World War II 113th Cavalry (July 1944 - June 1945) World War II was not too philosophical-despite the entire spectrum of events leading up to it. For a young eighteen year old it was something that had to be done-to let good replace evil. If one needs to have creditable reasons to fight a war, this war seemed to qualify. These two tyrannies had to be stopped. For many, WWII was our defining moment! ……at the moment of leaning into 2012, I still communicate with tankers of Fox Troop, 113th Cavalry: Wally Loberg of Grand Forks, ND and Marty Grady, Port St. Lucie, Florida-he is 93-First Platoon Leader for most of the war and our company commander at the end.
Korean War 65th Infantry (August 1952 - July 1953) The lessons of Korea are manifest. But hardly anyone heeded them and out of the carnage of that ‘Forgotten War’ came Vietnam which was strategically, politically, and militarily the same.….this war of attrition and quasi-trench warfare bred by the defensive mode at the end left a bad taste in the mouths of commanders remaining. Leaders like Joe Fix, Dick Cavazos, Dave Hackworth and Jack Singlaub saw the stagnation and deterioration and tried to remedy it. But they were the rare ones.….I realized another war had come and gone for me. I felt in a small way as the soul of the Sixty-fifth Regiment during their most critical times. And fought and endured times with some good Puerto Rican soldiers. I was proud of that.
Vietnam Cap ROK LNO/Task Force South (TFS) Lessons from the Vietnam War surface readily and some were bantied about in the flow of Desert Storm. Schwarzkopf and Powell had good feelings about the concept and quick ending of Gulf One, but not Vietnam where they served as young officers.

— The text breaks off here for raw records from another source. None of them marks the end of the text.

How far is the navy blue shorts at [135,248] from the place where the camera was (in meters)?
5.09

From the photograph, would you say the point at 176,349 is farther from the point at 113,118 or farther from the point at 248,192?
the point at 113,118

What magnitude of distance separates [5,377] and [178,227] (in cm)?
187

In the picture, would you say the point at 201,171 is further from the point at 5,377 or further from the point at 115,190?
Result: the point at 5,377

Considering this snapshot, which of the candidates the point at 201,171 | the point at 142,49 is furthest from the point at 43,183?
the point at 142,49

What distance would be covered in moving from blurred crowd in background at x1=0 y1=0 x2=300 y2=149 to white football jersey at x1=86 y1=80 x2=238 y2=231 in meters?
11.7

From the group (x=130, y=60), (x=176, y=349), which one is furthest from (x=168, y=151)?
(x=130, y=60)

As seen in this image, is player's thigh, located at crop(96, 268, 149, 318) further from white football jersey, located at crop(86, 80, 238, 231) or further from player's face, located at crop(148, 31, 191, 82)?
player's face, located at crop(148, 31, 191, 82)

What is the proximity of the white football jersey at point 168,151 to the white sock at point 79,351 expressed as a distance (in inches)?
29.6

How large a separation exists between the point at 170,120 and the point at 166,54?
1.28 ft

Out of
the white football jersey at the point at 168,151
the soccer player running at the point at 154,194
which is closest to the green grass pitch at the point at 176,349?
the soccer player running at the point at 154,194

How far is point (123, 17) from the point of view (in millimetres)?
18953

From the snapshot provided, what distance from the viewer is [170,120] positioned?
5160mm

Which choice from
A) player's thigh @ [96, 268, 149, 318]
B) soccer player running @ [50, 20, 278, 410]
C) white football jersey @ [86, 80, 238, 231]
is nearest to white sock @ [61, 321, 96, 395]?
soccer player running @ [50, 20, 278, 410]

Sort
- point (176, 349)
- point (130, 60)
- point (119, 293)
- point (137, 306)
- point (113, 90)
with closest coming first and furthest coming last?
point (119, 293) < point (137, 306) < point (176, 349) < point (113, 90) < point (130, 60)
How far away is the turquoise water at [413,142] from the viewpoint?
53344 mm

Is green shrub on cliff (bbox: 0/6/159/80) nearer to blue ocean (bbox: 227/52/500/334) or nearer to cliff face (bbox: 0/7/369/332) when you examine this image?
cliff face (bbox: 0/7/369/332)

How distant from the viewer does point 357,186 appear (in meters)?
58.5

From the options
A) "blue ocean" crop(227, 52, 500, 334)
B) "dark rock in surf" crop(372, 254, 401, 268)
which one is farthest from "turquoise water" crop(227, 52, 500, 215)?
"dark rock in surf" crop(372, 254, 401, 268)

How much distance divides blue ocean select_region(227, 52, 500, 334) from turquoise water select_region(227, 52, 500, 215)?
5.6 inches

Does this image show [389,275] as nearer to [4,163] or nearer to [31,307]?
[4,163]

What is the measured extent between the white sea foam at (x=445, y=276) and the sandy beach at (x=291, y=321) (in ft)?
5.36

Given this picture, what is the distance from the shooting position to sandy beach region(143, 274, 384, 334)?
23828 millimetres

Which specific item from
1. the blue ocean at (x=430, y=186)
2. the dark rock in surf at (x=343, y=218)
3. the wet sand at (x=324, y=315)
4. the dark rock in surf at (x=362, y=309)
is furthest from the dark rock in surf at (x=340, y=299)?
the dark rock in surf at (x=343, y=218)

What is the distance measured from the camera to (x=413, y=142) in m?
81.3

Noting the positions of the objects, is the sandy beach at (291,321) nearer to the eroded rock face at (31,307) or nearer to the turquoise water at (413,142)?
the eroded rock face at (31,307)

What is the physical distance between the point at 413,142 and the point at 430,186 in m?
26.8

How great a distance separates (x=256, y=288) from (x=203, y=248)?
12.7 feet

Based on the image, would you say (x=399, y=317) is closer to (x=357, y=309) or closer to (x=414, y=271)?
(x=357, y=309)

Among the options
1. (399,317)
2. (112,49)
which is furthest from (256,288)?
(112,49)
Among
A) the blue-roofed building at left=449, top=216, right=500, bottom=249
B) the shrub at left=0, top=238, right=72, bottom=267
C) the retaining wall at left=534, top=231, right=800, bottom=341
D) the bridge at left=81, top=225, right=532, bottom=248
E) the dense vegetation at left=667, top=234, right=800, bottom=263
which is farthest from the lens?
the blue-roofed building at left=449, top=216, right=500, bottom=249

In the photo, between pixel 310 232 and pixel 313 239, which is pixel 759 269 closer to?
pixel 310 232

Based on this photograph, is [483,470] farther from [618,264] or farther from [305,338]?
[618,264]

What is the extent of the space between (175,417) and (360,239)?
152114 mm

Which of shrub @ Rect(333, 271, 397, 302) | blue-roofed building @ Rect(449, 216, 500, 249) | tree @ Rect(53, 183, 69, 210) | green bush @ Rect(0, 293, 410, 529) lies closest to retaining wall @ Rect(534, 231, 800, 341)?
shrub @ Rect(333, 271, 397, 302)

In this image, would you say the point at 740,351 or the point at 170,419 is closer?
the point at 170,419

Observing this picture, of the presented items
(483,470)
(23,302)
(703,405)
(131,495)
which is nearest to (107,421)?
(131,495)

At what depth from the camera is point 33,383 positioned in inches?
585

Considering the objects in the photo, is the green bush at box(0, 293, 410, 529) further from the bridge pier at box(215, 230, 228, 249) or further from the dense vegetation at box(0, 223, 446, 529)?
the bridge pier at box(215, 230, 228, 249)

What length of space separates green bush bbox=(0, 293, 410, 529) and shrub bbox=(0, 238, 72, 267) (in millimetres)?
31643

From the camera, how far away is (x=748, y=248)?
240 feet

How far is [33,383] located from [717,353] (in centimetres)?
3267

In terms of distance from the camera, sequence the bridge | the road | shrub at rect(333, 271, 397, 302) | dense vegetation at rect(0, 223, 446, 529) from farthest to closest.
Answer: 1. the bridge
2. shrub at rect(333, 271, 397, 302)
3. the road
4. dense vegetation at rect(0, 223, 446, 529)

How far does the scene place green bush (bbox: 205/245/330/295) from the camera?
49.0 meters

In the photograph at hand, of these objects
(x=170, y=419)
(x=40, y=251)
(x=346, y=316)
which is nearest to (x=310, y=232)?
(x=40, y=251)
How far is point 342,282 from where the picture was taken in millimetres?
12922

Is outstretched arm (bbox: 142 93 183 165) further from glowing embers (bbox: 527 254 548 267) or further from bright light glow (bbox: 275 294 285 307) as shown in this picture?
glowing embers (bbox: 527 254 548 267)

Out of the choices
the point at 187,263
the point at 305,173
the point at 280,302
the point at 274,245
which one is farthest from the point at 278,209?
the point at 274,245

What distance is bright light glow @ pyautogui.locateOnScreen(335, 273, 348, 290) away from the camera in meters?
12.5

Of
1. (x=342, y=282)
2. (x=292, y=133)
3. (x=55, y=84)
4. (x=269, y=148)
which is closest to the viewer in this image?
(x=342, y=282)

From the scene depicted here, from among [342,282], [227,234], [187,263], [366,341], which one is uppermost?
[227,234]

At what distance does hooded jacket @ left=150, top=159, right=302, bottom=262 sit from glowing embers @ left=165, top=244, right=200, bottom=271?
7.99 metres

Many argued we did not finish that one either and was exacerbated by the futility of Gulf Two, the exultation of early success diminished by the aftermath, insurrection and civil war with threads of Islamic ideology and Jihad.…..almost a year to the day I left Vietnam and facsimile of ‘turning it over to the South Vietnamese’ with our combined headquarters named Task Force South under the command of Colonel John RD Cleland where we combined the tactical and administrative decisions with Viet counterparts. Two US Airborne battalions and the ARVN 23 Division were embryo of this transition in 1968/9.
Combined headquarters: Two US Airborne Battalions, & the 23rd ARVN Div, TFS. I’m the Deputy (kneeling far right) to Col Cleland.

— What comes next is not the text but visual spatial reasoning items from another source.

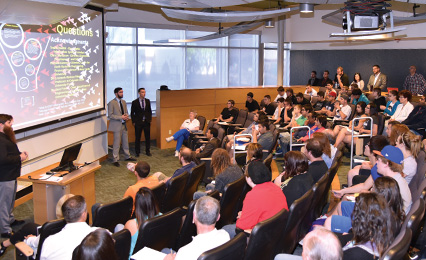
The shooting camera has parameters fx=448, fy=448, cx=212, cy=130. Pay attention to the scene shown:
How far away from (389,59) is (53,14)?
13.0m

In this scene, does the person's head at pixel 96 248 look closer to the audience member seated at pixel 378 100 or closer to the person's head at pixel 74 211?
the person's head at pixel 74 211

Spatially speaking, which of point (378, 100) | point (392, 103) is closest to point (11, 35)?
→ point (392, 103)

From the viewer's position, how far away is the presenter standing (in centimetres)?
575

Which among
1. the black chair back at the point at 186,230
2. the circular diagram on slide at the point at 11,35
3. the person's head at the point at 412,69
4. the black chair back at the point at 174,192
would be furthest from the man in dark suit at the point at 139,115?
the person's head at the point at 412,69

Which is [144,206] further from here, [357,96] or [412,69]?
[412,69]

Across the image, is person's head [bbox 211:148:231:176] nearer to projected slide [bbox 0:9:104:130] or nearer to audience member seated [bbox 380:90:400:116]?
projected slide [bbox 0:9:104:130]

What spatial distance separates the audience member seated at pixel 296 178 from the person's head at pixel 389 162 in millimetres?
775

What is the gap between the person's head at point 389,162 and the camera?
4898 millimetres

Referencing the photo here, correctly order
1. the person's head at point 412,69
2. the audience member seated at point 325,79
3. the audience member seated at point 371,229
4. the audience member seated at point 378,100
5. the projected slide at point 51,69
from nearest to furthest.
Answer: the audience member seated at point 371,229 → the projected slide at point 51,69 → the audience member seated at point 378,100 → the person's head at point 412,69 → the audience member seated at point 325,79

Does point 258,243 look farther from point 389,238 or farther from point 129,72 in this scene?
point 129,72

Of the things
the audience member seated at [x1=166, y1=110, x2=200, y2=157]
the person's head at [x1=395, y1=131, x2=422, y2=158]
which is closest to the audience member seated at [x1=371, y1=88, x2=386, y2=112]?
the audience member seated at [x1=166, y1=110, x2=200, y2=157]

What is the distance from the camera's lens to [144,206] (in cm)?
400

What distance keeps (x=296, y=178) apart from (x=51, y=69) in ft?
17.5

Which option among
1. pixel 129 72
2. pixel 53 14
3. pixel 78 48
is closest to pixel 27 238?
pixel 53 14
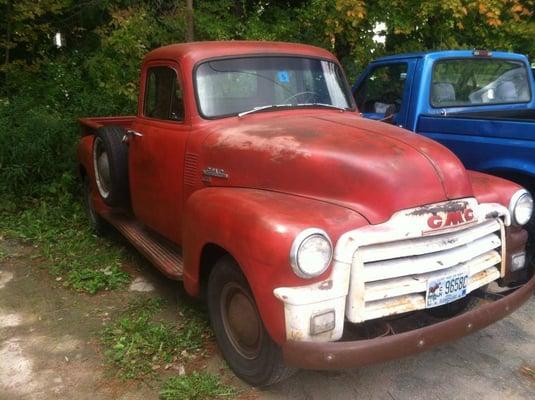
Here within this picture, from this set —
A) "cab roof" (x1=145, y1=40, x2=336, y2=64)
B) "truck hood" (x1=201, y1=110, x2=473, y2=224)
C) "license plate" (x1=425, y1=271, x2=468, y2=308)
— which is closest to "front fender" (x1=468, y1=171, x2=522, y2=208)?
"truck hood" (x1=201, y1=110, x2=473, y2=224)

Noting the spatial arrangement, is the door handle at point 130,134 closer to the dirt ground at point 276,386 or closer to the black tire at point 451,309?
the dirt ground at point 276,386

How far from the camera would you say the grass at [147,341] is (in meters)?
3.39

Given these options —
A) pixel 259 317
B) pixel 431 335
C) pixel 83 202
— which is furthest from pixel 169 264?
pixel 83 202

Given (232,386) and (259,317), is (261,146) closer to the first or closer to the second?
(259,317)

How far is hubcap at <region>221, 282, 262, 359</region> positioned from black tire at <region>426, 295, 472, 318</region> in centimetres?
106

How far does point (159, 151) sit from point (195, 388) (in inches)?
70.6

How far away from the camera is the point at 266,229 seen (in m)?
2.62

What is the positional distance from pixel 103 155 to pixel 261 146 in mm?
2383

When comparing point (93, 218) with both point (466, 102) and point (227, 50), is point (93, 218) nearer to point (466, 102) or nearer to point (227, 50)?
point (227, 50)

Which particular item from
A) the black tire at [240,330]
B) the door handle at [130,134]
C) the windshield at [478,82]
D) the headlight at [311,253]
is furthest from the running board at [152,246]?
the windshield at [478,82]

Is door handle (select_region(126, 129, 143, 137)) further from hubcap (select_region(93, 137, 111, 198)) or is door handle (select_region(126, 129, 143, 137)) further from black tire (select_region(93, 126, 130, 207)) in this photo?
hubcap (select_region(93, 137, 111, 198))

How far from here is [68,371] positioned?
3.38 m

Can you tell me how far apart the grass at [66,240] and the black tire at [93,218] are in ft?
0.31

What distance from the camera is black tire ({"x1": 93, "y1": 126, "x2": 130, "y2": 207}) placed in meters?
4.83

Nellis Air Force Base (1969 - 1972) I arrived as the new Army Liaison Officer to the Nellis Airforce command-home of the Fighter Weapons School and the Thunderbirds. First brush was the emotional trauma, as word came that my predecessor, Don Schroeder, a part of the Hank Emerson command had been killed in Vietnam. I would teach at the school and be an advisor on Army matters to General Taylor. I had the honor of flying with the essence of the command: Tom Swalm, who soon commanded the Aeriel Demonstration Thunderbirds, Chuck Horner, a Captain, who led the Air Assets in Desert One, Bill George, and Jumpy Johnson who would die in an accident over Washington D.C. Later in retirement, I joined Reed Wakefield on occasion as occupant in his small liaison craft similar to the type he flew as air liaison coordinator for the First Cavalry in Vietnam. These guys were so.....so hot, and memorable. Many events happened during this time: The new Governor O’Callaghan; Sally Jeanne was there and we represented him at a couple of things while I was still in the service….did not work out since, as I said in my last book, both of us were married to different people and the evaluator thought, probably, it may embarrass the governor. We got divorces, and we were then married Dec of 1971, I retired from service in June of 1972, (and we just had our 49th anniversary).
Gen Taylor bestows the Legion of Merit on me for actions during the VN war. My new assignment at Nellis AFB, Las Vegas, NV, 1968-1972.
Trumpet for Freedom Pictorials of published books and other enterprises under the auspices of “A Trumpet for Freedom” reveal a corporation and public access TV program in the 1980’s in Tucson, Arizona. Neither of these entities exist currently, however, a repository of videos depicting war and peace, personages and interviews were made including Soviet Union before fall, Africa, et al.